Abstract Algebra – Show $\mathbb{Z}[\sqrt{2}]$ is a PID

Question

I understand how to show something isn't a PID (namely by constructing a counterexample), and I think I understand the proof that $\mathbb{Z}$ is a PID, but I'm not sure how to modify it so that I can show $\mathbb{Z}[\sqrt{2}]$ is a PID. I'm given a hint to let $d(a+b\sqrt{2}):=|a^2-2b^2|$, but I'm not sure how to use a norm to prove that all ideals are principal.

Answer 1

To show that a ring is a PID it suffices to show that it is Euclidean.
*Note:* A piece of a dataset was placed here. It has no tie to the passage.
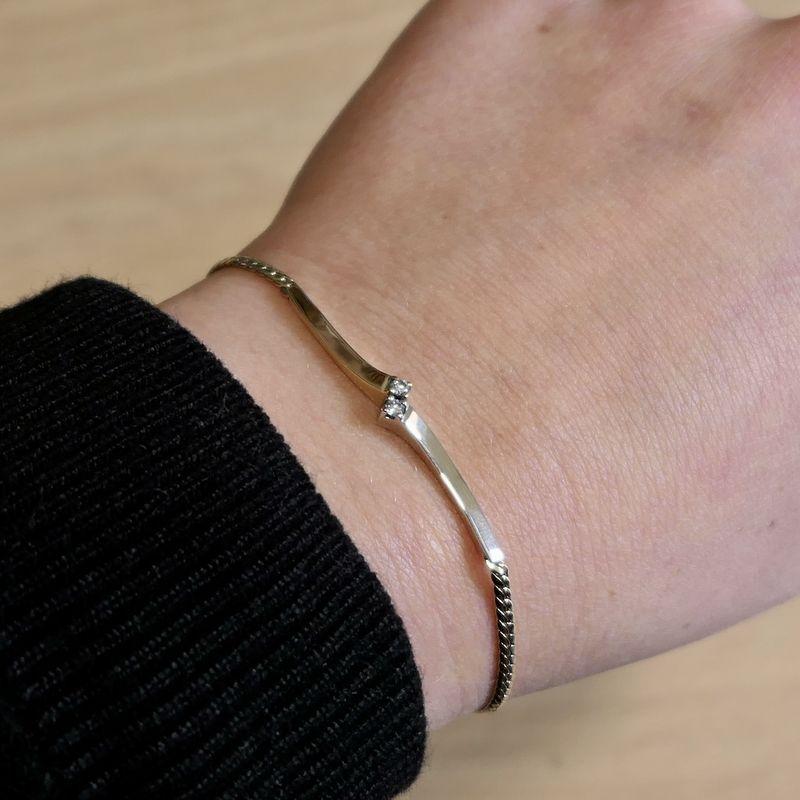 Image 9 of Two-tone gold women's bracelet with zirconia | 17.5 cm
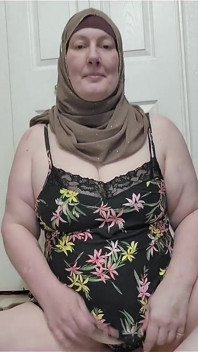 Îmi las hijab-ul, dar dezbrac restul de haine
On $\mathbb Z[\sqrt{2}]$ we have the norm $N(a+b\sqrt{2}) = |a^2-2b^2|$ which we can extend to $\mathbb Q(\sqrt{2})$, the quotient field of $\mathbb Z[\sqrt 2]$. First note that for each element $x \in \mathbb Q(\sqrt 2)$ we find an element $\tilde x \in \mathbb Z[\sqrt 2]$ with $N(x-\tilde x) < 1$. Namely, if $x = a + b\sqrt 2$, let $\tilde a$ and $\tilde b$ the nearest integer to $a$ and $b$ respectively and let $\tilde x = \tilde a + \tilde b \sqrt 2$. Then $$N(x-\tilde x) = |(a-\tilde a)^2 -2(b-\tilde b)^2| \leq \left(\frac{1}{2}\right)^2 + 2\left(\frac{1}{2}\right)^2 = \frac{3}{4} < 1.$$ Now let $x$ and $y$ be elements of $\mathbb Z[\sqrt 2]$ with $y \neq 0$. We have to show that there exist $k$ and $r \in \mathbb Z[\sqrt2]$ such that $x = ky+r$ and $N(r)< N(y)$. Choose $k \in \mathbb Z[\sqrt 2]$ with $N(x/y - k) < 1$ and let $r = x-ky$. Then $x = ky+r$ and $$N(r) = N(x-ky) = N(y) N(x/y-k) < N(y).$$

This shows that $\mathbb Z[\sqrt 2]$ is Euclidean, hence it is a PID.